Acute alcohol ingestion increases attentional bias to alcohol-related stimuli; however the underlying cognitive and brain mechanisms remain unknown. We combined functional magnetic resonance imaging (fMRI) with performance of a dual task that probed attentional distraction by alcohol-related stimuli during 'conflict' processing; the Concurrent Flanker/Alcohol-Attentional bias task (CFAAT). In this task, an Eriksen Flanker task is superimposed on task-unrelated background pictures with alcohol-associated or neutral content. Participants respond to the direction of a central 'target' arrow and ignore adjacent congruent (low cognitive load) or incongruent (high cognitive load) 'flanking' arrows. Using a between-subject design, forty healthy moderate-to-heavy social drinkers received either no alcohol (placebo), 0.4 g/kg (low dose) or 0.8 g/kg (high dose) of alcohol, and underwent fMRI while performing the CFAAT. The low alcohol-dose, relative to placebo, increased response latencies on trials with alcohol-associated backgrounds and, under low cognitive load, increased the activity evoked by these pictures within a medial hypothalamic region.
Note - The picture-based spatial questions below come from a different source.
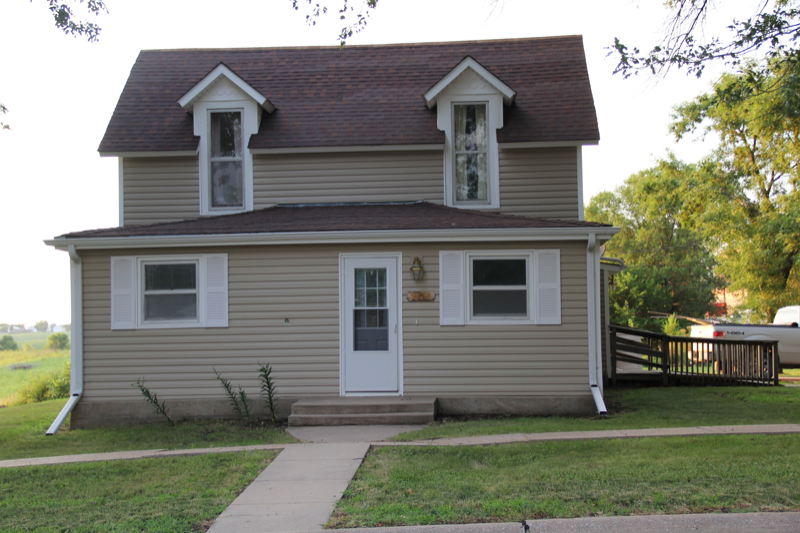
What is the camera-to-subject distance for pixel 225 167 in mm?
12430

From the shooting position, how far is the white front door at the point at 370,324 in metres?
10.2

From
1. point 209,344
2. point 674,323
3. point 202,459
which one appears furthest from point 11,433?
point 674,323

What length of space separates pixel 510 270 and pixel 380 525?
238 inches

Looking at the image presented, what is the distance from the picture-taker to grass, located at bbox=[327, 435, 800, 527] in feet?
16.5

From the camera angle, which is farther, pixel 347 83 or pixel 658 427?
pixel 347 83

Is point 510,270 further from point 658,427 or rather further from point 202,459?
point 202,459

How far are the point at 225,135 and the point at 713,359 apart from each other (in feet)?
36.0

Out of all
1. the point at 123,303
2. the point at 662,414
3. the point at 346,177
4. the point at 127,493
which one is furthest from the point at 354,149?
the point at 127,493

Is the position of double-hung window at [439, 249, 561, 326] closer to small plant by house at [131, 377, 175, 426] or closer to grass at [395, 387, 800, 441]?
grass at [395, 387, 800, 441]

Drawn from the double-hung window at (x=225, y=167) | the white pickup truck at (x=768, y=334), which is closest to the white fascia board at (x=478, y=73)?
the double-hung window at (x=225, y=167)

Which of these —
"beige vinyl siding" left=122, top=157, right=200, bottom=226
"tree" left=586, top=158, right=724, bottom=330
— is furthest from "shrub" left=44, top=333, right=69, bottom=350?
"beige vinyl siding" left=122, top=157, right=200, bottom=226

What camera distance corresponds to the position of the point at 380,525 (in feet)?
15.9

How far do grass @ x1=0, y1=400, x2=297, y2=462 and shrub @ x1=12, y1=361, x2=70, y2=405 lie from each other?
875 cm

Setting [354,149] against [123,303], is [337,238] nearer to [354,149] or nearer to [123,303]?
[354,149]
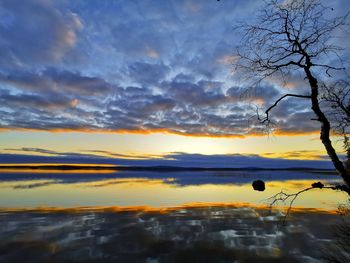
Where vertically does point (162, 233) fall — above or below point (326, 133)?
below

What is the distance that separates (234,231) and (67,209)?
13458 mm

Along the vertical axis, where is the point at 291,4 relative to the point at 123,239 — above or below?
above

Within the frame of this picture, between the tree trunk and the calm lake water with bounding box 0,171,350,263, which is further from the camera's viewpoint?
the calm lake water with bounding box 0,171,350,263

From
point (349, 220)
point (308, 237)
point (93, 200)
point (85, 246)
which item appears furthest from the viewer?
point (93, 200)

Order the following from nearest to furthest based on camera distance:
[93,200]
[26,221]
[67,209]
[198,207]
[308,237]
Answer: [308,237] → [26,221] → [67,209] → [198,207] → [93,200]

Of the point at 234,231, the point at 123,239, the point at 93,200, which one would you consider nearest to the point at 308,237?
the point at 234,231

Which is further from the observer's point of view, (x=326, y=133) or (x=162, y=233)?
(x=162, y=233)

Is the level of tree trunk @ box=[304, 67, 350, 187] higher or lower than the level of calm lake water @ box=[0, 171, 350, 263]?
higher

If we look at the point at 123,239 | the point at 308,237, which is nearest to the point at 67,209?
the point at 123,239

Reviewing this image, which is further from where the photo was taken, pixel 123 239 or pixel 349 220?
pixel 349 220

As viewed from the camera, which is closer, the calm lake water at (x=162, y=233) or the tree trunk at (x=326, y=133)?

Under high cognitive load, the low alcohol-dose, relative to placebo, elicited greater activity within a more lateral hypothalamic region, and reduced activity within frontal motor areas. The high alcohol-dose, relative to placebo, did not reliably affect response latencies or neural responses to background images, but reduced overall accuracy under high cognitive load. This effect correlated with changes in reactivity within medial and dorsal prefrontal cortices. These data suggest that alcohol at a low dose primes attentional bias to alcohol-associated stimuli, an effect mediated by activation of subcortical hypothalamic areas implicated in arousal and salience attribution.Neuropsychopharmacology accepted article preview online, 29 January 2013;. doi:10.1038/npp.2013.34.